Thermal resistance to ambient

Thermal resistance to ambient of a single cable or duct depends on laying.

For touching cables or ducts, different formulae are being used.

For cables in a channel acc. Heinhold, the thermal resistance to ambient is the total convection and radiation thermal resistance between cable and channel (Heinhold equation 18.103).

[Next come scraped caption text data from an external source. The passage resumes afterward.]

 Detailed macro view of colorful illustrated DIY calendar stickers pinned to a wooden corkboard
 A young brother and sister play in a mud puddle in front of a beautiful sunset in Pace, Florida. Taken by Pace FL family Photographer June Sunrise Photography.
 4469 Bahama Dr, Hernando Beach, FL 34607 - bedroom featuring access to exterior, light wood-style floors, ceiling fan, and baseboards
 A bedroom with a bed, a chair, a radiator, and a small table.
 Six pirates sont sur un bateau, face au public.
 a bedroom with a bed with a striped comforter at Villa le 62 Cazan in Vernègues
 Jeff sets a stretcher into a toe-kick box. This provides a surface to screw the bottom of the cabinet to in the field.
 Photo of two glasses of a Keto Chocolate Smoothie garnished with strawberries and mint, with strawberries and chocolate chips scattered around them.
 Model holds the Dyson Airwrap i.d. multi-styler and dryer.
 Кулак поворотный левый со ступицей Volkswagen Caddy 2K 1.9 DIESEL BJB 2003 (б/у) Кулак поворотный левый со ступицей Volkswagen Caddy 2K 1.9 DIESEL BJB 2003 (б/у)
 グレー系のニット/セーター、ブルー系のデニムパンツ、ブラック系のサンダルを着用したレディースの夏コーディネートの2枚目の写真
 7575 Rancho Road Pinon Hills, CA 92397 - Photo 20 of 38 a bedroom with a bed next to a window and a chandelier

Note: $ln(g_{u})=ln(u+\sqrt{u^2-1})=\cosh^{-1}u$

Symbol
$T_{4iii}$
Unit
K.m/W
Formulae
$\frac{\rho_4}{2\pi} \left(\ln\left(g_u\right)+\ln\left(F_{mh}\right)\right)$1 buried cable/duct non-touching, or with drying-out, or with cyclic loading
$\frac{\rho_4}{\pi} \left(\ln\left(g_u\right)-0.451\right)$2 buried cables/ducts, flat touching, metallic sheathed
$\frac{\rho_4}{\pi} \left(\ln\left(g_u\right)-0.295\right)$2 buried cables/ducts, flat touching, non-metallic sheathed
$\rho_4 \left(0.475\ln\left(g_u\right)-0.346\right)$3 buried cables/ducts, flat touching, metallic sheathed
$\rho_4 \left(0.475\ln\left(g_u\right)-0.142\right)$3 buried cables/ducts, flat touching, non-metallic sheathed
$3\frac{\rho_4}{2\pi} \left(\ln\left(g_u\right)-0.63\right)$3 buried cables/ducts, trefoil touching, (part-)metallic sheathed
$\frac{\rho_4}{2\pi} \left(\ln\left(g_u\right)+2\ln\left(u\right)\right)$3 buried cables/ducts, trefoil touching, non-metallic sheathed
$\frac{1}{\pi D_o h_{bs} {\Delta \theta_s}^{\frac{1}{4}}}$cylinders in air/trough
$\frac{h_{T4}}{\pi D_o h_{bs} {\Delta \theta_s}^{\frac{1}{4}}}$multiple groups of cylinders in air/trough
$\frac{1}{\frac{1}{R_{CG,L}}+\frac{1}{R_{CG,R}}}$cables in multi-layer backfill
$\frac{1}{\frac{1}{T_{sa}+T_{at}}+T_{st}}$Cables in channel (Heinhold)
$\frac{\theta_e-\theta_a}{W_{conv,sa}+W_{rad,sa}-W_{sun}}$PAC/GIL in air
$\frac{1}{\pi D_{ext} U_{OHTC}}$subsea
$\frac{\theta_{de}-\theta_{air}}{W_{conv,da}+W_{rad,da}-W_{sun}}$riser in air
$T_{4pi}+T_{4pii}+T_{4piii}$Air-filled pipe